* Begin Supplied data *

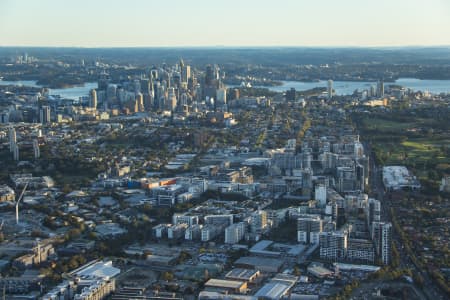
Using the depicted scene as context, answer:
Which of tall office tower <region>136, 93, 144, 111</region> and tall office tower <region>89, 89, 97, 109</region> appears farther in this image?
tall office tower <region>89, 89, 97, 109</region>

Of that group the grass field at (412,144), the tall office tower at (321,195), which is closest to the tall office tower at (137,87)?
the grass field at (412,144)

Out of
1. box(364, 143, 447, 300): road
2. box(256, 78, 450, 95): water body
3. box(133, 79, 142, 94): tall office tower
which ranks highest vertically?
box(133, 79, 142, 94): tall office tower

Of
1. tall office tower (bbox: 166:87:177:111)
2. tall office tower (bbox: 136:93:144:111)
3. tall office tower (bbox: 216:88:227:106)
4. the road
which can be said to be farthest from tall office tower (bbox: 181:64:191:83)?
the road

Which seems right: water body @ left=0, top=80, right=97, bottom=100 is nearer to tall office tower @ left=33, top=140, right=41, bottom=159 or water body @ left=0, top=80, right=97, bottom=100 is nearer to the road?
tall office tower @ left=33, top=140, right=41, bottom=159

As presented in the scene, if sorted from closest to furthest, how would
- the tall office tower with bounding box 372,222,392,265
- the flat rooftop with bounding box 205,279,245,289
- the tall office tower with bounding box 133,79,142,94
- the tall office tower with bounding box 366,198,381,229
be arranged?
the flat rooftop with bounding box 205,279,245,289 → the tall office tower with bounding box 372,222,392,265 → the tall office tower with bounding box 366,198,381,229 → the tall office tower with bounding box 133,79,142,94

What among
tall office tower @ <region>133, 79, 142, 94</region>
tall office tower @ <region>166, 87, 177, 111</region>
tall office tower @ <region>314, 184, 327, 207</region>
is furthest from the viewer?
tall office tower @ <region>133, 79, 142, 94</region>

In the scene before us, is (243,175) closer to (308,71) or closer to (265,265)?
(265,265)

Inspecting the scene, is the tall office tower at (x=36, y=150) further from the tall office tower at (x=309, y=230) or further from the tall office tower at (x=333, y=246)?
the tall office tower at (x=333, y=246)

* End Supplied data *

What to produce = Copy every one of these lines word for word, omitting the pictures from your copy.

Exercise response =
Using the depicted scene as context, answer:
Which of tall office tower <region>136, 93, 144, 111</region> and tall office tower <region>89, 89, 97, 109</region> appears farther in this image?
tall office tower <region>89, 89, 97, 109</region>

Of that group the grass field at (412,144), the tall office tower at (321,195), which is closest to the tall office tower at (137,87)?
the grass field at (412,144)

Out of
1. box(364, 143, 447, 300): road
2. box(256, 78, 450, 95): water body
3. box(133, 79, 142, 94): tall office tower
which ranks highest vertically?
box(133, 79, 142, 94): tall office tower

Of
1. tall office tower (bbox: 166:87:177:111)
2. tall office tower (bbox: 136:93:144:111)
3. tall office tower (bbox: 216:88:227:106)
4. the road
which can be said to be farthest from tall office tower (bbox: 181:64:191:83)?
the road

Which seems right: water body @ left=0, top=80, right=97, bottom=100 is nearer to tall office tower @ left=33, top=140, right=41, bottom=159 or water body @ left=0, top=80, right=97, bottom=100 is nearer to the road?
tall office tower @ left=33, top=140, right=41, bottom=159

As presented in the scene, if sorted from closest to furthest, how would
- the tall office tower with bounding box 372,222,392,265
- the flat rooftop with bounding box 205,279,245,289
- the tall office tower with bounding box 133,79,142,94
- the tall office tower with bounding box 366,198,381,229
be arranged?
the flat rooftop with bounding box 205,279,245,289 → the tall office tower with bounding box 372,222,392,265 → the tall office tower with bounding box 366,198,381,229 → the tall office tower with bounding box 133,79,142,94

What among
tall office tower @ <region>133, 79, 142, 94</region>
tall office tower @ <region>166, 87, 177, 111</region>
tall office tower @ <region>314, 184, 327, 207</region>
is furthest from the viewer?
tall office tower @ <region>133, 79, 142, 94</region>

In the scene before us, is (243,175) closer to (308,71) or closer to (265,265)?
(265,265)

Inspecting the scene, is the tall office tower at (x=36, y=150) further from the tall office tower at (x=309, y=230) or further from the tall office tower at (x=333, y=246)?
the tall office tower at (x=333, y=246)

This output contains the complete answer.